I have long loved card games and have played a wide variety of them over the years. Some games are really good for large groups, not so much for small groups...such as I Doubt It, though I have seen probably a dozen names for this, most of them rather crude, perhaps referring to fecal matter. Great with a group, not so good with 2 people...
Cribbage, on the other hand, is an excellent 2 player game. It provides a fair amount of strategy yet there is enough luck involved that even the most incompetent player will occasionally win a game. I have had stretches where I had 5 consecutive hands of deadwood and no matter how I had played them the nobs did not help me. I have had other games where my toughest decision was choosing between throwing the J/5 in my crib and keeping the 7778 or being an idiot for 4 or 5 hands in a row. Still, overall there is enough strategy to allow the superior player to win 70-80% of the time.
500 Rummy is another very fun 2 player game. We typically dealt 11 cards and ruled you could not lay off on your opponent's scores until you had melded and to claim the discard pile you had to play the lowest card you were taking before you could take the others into your hand. I spent a lot of time playing this with an girlfriend in my younger days and have played a few times with Emily. This is a better strategy game as you have to consider what to discard and when, balancing your needs for keeping cards in your hand with their probable hands. If you have a good recall of the discard pile, by combining your knowledge of what they have taken with knowing what has been melded you often have a fairly specific knowledge of their hand. Woe betide the person who must choose between giving their opponent an Ace or a face card knowing either one will give your opponent a good scoring meld, but your own hand forces that discard. It is another game where skill plays heavily in the outcome.
At one point I played 2 handed Spades. Yes, there are rules for it...no, they are not as good as 3 or 4 handed. In fact, though this game is one that requires a great deal of skill as you strive to win the correct tricks to build your hand for the 13 counting tricks, it is not one of the best games. I did not like it much as, while there was a high skill factor, there was a low fun factor.
I have played Texas Hold 'Em heads up and find I do not care for it all that much. The nature of heads up means essentially every 2 cards are playable. As a result, too often it becomes "who is more willing to bluff" as there is really no effective means to consistently value where your hand stands in regard to your opponent.
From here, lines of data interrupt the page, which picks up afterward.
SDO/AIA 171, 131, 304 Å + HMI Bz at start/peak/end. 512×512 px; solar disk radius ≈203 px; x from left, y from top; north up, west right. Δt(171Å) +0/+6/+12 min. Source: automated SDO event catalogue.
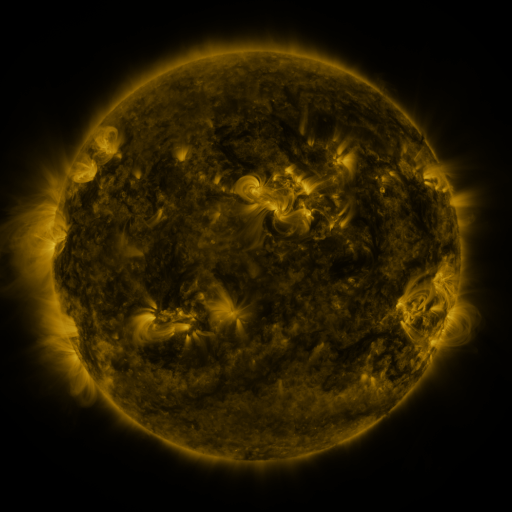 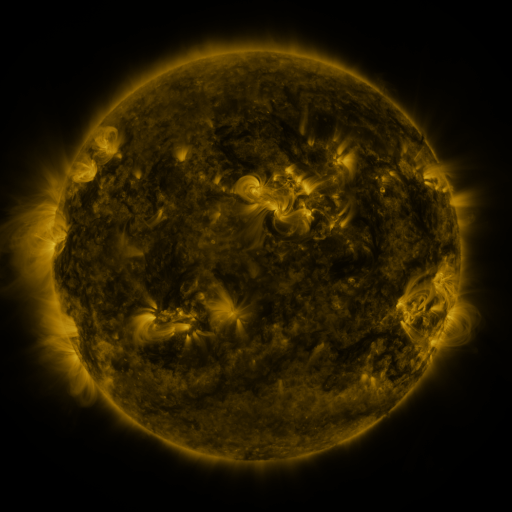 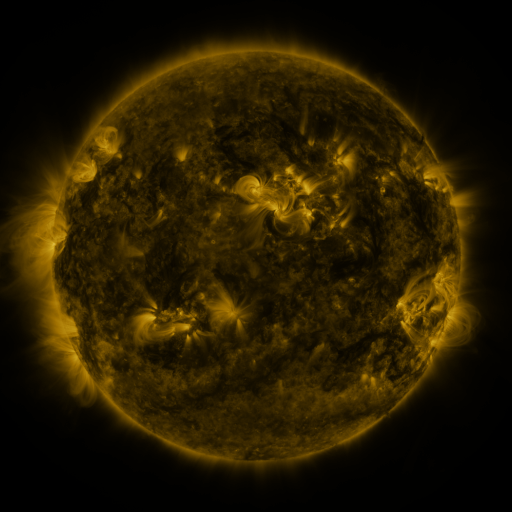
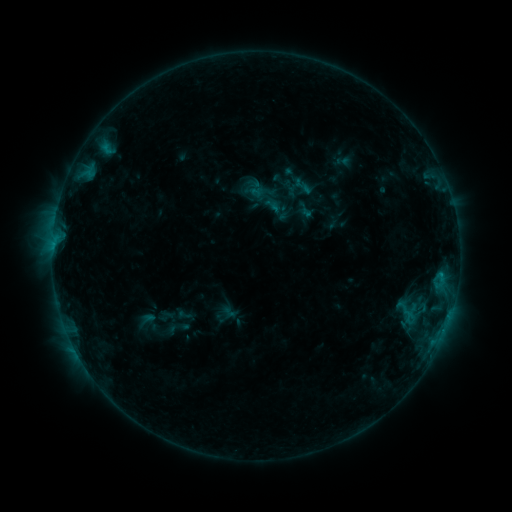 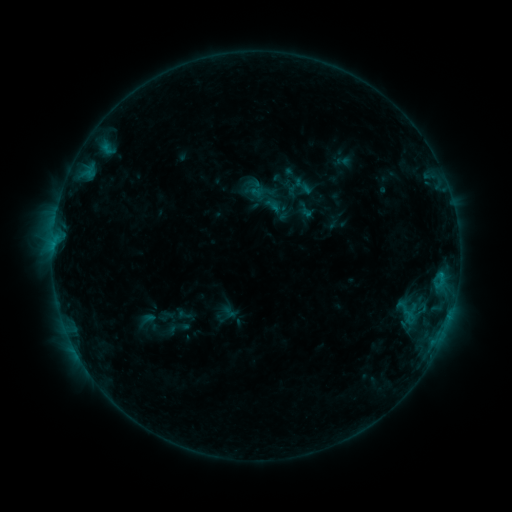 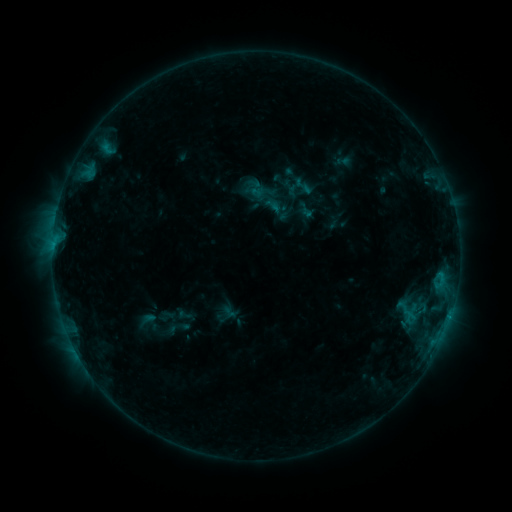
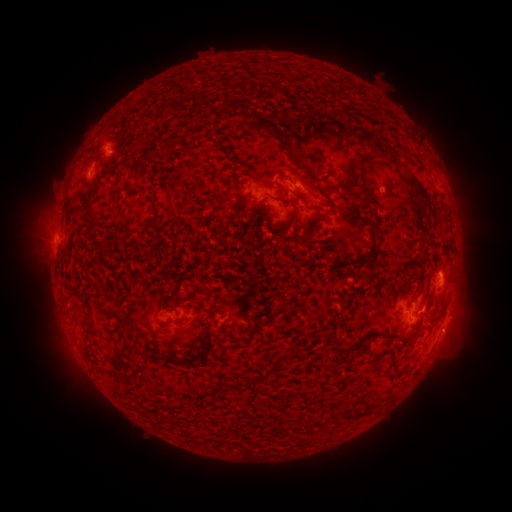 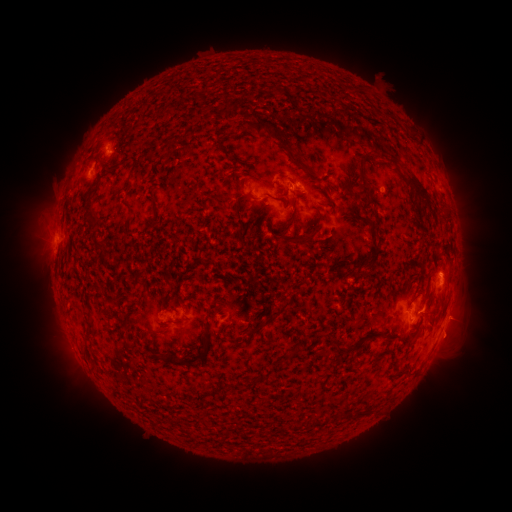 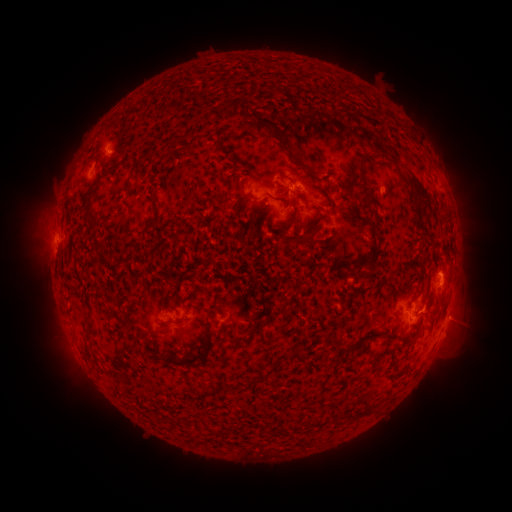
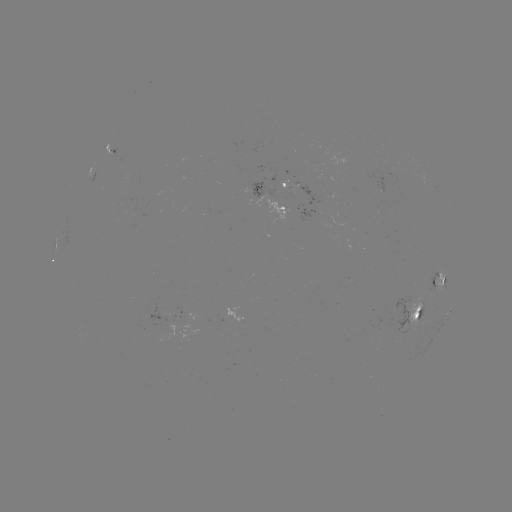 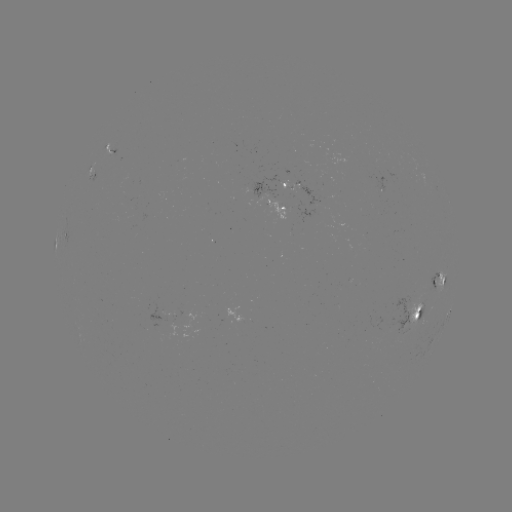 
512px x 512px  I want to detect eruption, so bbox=[433, 296, 489, 361].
Good game multiple player, boring game once it gets down to about 4 players.
War is a classic but one I don't think all that highly of. It is the epitome of a skill-less game. As long as you can turn a card over and see which one is higher you have mastered the strategy. I am not a huge fan of games that revolve purely around luck.
Oddly, some of my favorite 2 player games I have not played in over 20 years. Way back when, in our house we were not allowed to have playing cards. However, because they were not associated with tarot as regular playing cards long were, we could use the Rook cards invented by George Parker. There were two separate games from that set I absolutely adored; Tennessee Over the Top and Kentucky something or other. It is amazing I remember that much of the name because I seriously have not played them since before Mom died. In fact, Mom was the only person I recall ever playing either game against.
And as good as I have always been at games, at those she was better. I would estimate I have won 75% or better of the cribbage games I have played and probably better than 90% of the rummy games I have played. For a long time I had a score book that I kept all the scores of all the games and it was pretty crazy. I would sometimes go weeks without a loss even when playing 4 - 5 games or more a night when we were babysitting the Allen kids.
Yet when it came to the Rook games, Mom was the master. I lost 80 - 90% of those games. Oh, she was good. On the last hand, no matter how many points she needed...if I bid 70, she bid 80...she could coerce me into overbidding, but I seldom could set her. She had a fine tuned sense of how much to bid. If she ever overbid she would inevitably get the cards she needed to make her bid from the middle. Oh, she was good. Her ability to bid exactly the right amount...she seldom went under but just as seldom went over...was so superior to mine...I seldom hit my bid exactly and left a lot of points on the table that way...was the difference between our records.
But I loved that game. I miss it still. Someday I am going to purchase a deck, find a group of friends and play some Rook. It just might be the best 2 player game around. Or maybe I just remember it that way.